CNNs are being widely used to solve a variety of problems in many domains like speech, Image, Discrete data. Many current advances are focused on Image domain [13],[2],[14],[15].

## 2.1.1 Regular CNN

Since LeNet [4], to recent Resnet Architecture, CNN's have advanced from 5 layers to 152 layers [9]. The increasing number of the trainable parameter from hundreds of thousands to billions. Even GPU architectures evolved since G80 architecture to the recent Turing [6] architecture to fit a large amount of data.

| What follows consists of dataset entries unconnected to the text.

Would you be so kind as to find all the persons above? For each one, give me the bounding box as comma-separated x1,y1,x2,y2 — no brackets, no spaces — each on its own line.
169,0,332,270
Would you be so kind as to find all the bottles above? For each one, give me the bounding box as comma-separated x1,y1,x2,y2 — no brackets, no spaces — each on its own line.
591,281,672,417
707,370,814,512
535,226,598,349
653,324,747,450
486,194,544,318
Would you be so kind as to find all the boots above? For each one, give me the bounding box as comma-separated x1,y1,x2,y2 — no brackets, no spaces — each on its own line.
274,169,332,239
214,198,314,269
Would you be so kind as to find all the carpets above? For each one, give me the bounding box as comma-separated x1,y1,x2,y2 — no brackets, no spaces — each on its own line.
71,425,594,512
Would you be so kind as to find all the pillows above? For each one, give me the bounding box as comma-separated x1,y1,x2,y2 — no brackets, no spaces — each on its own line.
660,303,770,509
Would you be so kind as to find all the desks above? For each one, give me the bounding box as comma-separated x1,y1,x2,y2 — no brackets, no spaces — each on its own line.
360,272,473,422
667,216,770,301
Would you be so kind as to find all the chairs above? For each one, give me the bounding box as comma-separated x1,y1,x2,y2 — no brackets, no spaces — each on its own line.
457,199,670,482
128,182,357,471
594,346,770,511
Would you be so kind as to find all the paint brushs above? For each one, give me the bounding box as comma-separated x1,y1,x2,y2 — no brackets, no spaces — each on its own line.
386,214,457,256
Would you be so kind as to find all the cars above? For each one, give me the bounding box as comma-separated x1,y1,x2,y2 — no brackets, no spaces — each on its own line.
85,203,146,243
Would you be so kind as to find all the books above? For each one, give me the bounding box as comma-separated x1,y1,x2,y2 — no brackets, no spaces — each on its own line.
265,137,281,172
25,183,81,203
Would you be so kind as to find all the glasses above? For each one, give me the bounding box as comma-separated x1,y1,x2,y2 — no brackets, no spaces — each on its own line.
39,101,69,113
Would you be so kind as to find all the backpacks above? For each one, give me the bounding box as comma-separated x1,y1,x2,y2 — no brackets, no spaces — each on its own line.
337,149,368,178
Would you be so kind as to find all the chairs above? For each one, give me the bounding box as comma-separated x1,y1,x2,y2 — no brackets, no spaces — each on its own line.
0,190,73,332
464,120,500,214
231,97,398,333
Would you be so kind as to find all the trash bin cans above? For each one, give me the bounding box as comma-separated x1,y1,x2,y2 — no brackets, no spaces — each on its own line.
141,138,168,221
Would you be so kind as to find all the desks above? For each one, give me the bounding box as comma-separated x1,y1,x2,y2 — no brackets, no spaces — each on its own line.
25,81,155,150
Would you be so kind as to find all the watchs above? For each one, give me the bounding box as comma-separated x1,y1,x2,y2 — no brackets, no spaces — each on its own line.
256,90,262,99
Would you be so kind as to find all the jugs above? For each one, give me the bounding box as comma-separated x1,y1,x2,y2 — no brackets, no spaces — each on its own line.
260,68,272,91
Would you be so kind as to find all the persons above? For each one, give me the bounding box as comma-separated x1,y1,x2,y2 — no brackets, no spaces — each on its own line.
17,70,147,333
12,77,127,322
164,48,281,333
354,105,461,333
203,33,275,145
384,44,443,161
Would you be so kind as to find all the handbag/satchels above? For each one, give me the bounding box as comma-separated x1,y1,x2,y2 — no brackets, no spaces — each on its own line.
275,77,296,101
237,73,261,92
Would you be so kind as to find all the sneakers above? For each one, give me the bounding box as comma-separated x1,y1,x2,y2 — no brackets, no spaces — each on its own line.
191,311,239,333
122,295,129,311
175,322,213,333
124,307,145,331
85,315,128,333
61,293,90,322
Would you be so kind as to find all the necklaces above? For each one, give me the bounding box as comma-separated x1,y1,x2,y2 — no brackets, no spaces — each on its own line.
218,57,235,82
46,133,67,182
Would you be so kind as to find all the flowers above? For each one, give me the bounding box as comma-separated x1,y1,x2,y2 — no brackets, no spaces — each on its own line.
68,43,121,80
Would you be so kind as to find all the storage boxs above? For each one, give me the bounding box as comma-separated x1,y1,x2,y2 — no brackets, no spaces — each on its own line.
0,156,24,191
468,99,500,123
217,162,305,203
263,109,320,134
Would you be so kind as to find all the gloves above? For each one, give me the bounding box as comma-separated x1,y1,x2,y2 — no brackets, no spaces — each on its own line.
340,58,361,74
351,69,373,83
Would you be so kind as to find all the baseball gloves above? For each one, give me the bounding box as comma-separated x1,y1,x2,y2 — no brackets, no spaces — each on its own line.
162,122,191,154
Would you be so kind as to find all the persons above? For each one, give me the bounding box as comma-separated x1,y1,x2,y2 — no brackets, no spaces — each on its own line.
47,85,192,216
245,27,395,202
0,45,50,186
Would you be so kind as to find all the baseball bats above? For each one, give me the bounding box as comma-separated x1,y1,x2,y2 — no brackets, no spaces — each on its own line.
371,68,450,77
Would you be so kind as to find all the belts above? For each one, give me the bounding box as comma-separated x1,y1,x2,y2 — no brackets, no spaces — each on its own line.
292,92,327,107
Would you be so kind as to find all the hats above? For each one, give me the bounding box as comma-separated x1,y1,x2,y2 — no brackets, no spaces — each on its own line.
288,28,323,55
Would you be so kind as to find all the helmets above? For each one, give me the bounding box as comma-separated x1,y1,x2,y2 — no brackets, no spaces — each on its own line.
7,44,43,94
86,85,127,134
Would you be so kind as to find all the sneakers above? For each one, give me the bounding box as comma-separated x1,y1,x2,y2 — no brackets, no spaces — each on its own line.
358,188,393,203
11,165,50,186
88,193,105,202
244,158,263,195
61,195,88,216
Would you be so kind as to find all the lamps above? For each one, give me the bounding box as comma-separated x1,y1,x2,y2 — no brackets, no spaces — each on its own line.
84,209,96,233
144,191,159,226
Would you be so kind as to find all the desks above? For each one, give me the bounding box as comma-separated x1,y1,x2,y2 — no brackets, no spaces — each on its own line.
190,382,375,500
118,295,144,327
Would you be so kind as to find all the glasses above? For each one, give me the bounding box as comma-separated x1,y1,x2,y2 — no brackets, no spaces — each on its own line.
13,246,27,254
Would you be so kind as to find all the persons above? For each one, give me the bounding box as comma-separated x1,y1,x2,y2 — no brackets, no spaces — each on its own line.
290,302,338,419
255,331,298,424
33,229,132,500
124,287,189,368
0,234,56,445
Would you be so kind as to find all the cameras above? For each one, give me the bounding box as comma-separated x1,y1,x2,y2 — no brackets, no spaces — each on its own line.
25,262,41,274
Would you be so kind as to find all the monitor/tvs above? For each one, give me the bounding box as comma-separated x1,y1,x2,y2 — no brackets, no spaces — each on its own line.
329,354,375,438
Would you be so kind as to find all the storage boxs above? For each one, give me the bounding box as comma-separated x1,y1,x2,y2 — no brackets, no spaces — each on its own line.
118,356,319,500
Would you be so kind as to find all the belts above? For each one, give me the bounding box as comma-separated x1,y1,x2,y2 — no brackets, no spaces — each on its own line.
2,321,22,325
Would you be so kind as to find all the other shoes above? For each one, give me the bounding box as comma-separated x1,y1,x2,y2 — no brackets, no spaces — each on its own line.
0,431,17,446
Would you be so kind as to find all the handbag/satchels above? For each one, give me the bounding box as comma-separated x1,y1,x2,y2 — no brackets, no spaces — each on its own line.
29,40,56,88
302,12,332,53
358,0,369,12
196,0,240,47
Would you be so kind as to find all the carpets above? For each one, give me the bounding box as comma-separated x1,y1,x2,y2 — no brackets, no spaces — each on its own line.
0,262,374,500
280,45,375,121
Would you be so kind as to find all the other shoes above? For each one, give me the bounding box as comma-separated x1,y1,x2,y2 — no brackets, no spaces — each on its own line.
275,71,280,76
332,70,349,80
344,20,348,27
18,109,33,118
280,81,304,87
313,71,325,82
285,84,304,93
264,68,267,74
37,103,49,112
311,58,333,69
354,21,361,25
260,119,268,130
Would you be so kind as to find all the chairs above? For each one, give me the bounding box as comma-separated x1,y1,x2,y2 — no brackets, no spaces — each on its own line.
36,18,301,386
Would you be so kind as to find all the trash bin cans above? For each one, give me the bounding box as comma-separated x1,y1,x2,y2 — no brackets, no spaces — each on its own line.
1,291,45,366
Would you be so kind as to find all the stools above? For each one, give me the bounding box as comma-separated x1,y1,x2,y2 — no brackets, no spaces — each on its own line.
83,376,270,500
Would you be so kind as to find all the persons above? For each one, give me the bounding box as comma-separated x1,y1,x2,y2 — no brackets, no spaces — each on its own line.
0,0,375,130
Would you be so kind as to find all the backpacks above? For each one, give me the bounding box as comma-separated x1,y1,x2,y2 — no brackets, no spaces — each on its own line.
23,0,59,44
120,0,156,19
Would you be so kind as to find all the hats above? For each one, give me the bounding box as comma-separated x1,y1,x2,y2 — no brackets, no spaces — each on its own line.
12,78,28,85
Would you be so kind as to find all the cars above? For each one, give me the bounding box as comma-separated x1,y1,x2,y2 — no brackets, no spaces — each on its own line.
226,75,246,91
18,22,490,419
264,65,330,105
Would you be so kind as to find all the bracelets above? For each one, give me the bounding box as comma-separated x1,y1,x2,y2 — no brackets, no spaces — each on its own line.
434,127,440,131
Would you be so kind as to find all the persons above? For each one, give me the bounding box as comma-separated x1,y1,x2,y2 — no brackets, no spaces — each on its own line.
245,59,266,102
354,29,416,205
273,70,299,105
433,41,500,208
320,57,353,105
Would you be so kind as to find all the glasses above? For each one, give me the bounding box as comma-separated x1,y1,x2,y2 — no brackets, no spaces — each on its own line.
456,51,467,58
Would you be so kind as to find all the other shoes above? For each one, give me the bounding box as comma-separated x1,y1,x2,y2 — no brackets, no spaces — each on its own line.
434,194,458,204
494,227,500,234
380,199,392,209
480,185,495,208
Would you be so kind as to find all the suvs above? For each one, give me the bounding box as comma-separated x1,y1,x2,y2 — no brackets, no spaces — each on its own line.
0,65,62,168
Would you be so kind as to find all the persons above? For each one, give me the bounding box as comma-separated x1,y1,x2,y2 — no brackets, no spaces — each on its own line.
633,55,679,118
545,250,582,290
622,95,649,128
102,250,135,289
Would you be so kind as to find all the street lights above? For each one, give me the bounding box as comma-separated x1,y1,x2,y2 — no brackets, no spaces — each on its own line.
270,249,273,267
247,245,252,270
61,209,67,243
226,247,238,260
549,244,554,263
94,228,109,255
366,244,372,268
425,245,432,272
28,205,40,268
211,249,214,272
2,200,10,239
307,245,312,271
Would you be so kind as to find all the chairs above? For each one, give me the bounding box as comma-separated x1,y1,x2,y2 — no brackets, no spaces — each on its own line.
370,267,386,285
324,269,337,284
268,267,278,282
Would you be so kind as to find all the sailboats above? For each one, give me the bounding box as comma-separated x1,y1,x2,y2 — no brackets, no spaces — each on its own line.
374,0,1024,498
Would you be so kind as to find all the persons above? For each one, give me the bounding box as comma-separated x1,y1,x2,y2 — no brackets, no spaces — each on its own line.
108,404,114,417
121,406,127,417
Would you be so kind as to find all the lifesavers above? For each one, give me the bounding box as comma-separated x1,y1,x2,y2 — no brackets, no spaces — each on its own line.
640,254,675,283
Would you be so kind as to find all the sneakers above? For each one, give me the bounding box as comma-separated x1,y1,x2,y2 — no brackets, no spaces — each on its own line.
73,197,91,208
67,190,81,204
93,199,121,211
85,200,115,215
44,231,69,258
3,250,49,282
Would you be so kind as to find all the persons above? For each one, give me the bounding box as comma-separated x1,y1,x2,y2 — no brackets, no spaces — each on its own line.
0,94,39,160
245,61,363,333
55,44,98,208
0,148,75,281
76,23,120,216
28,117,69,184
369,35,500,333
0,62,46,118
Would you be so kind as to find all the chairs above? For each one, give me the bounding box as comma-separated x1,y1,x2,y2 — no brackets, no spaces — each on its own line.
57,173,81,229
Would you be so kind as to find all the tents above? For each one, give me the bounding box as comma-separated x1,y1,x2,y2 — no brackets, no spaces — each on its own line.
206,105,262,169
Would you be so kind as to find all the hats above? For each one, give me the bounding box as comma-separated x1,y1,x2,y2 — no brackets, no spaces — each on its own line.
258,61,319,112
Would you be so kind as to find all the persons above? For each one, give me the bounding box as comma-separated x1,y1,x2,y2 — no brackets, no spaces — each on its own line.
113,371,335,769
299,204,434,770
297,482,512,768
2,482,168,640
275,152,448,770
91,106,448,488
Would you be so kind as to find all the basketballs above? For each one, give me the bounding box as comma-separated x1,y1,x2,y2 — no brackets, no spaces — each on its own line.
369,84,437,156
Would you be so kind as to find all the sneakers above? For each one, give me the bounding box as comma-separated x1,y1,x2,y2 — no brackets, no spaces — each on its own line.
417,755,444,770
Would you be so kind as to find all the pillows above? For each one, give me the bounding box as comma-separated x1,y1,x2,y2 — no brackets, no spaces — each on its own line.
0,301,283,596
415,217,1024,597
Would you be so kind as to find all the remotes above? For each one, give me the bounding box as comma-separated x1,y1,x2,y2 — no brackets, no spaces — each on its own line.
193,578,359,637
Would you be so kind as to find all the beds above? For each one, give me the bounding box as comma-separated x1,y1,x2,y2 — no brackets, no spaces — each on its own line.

Various networks are trained using 1D replacement from scratch on various datasets. Fig-2.3 and Fig-2.2 are the network architectures of SqueezeNet and Alexnet. Alexnet [10] is the 2012 Imagenet [16] challenge winner and SqueezeNet is network introduced after Alexnet. In Alexnet multiple convolution blocks followed by a Fully connected layer were used reduce the input to 1 x 1 x 1000 dimensions associating to 1000 labels. SqueezeNet [17] achieved Alexnet level accuracy with 50x fewer parameters by utilizing complex features obtained by fire modules as shown in Fig-2.2, layers concatenating multiple features from multi-sized convolution layers and squeezing them with 1x1 convolutions and expanding concatenating the outputs of 1 x 1 and 3 x 3 convolutions. Using fire modules [17] effective depth of network is increased with less number of parameters and also by replacing the final FC layer with 1 x 1 Convolution and average pooling. In further models, ILSVRC 2014 winner Googlenet [18], Inception module was introduced going much deeper in the layer number and also concatenating 1 x 1, 3 x 3 and 5 x 5 convolution outputs. Since Resnet [9] Residual links introduced to bypass the information passing from all layers avoid vanishing of feature solving the problem of vanishing gradients, Allowing them to create a network with 152 layers, Resnet-152. Along with above stated networks ZFNET [19], 2013 ILSVRC winner with minor change of changing first convolution layer from 7 X 7 to 5 x 5 to train better on small inputs, and Capsnet [20] were trained with 1D replacement to evaluate the 1D convolution replacement approach.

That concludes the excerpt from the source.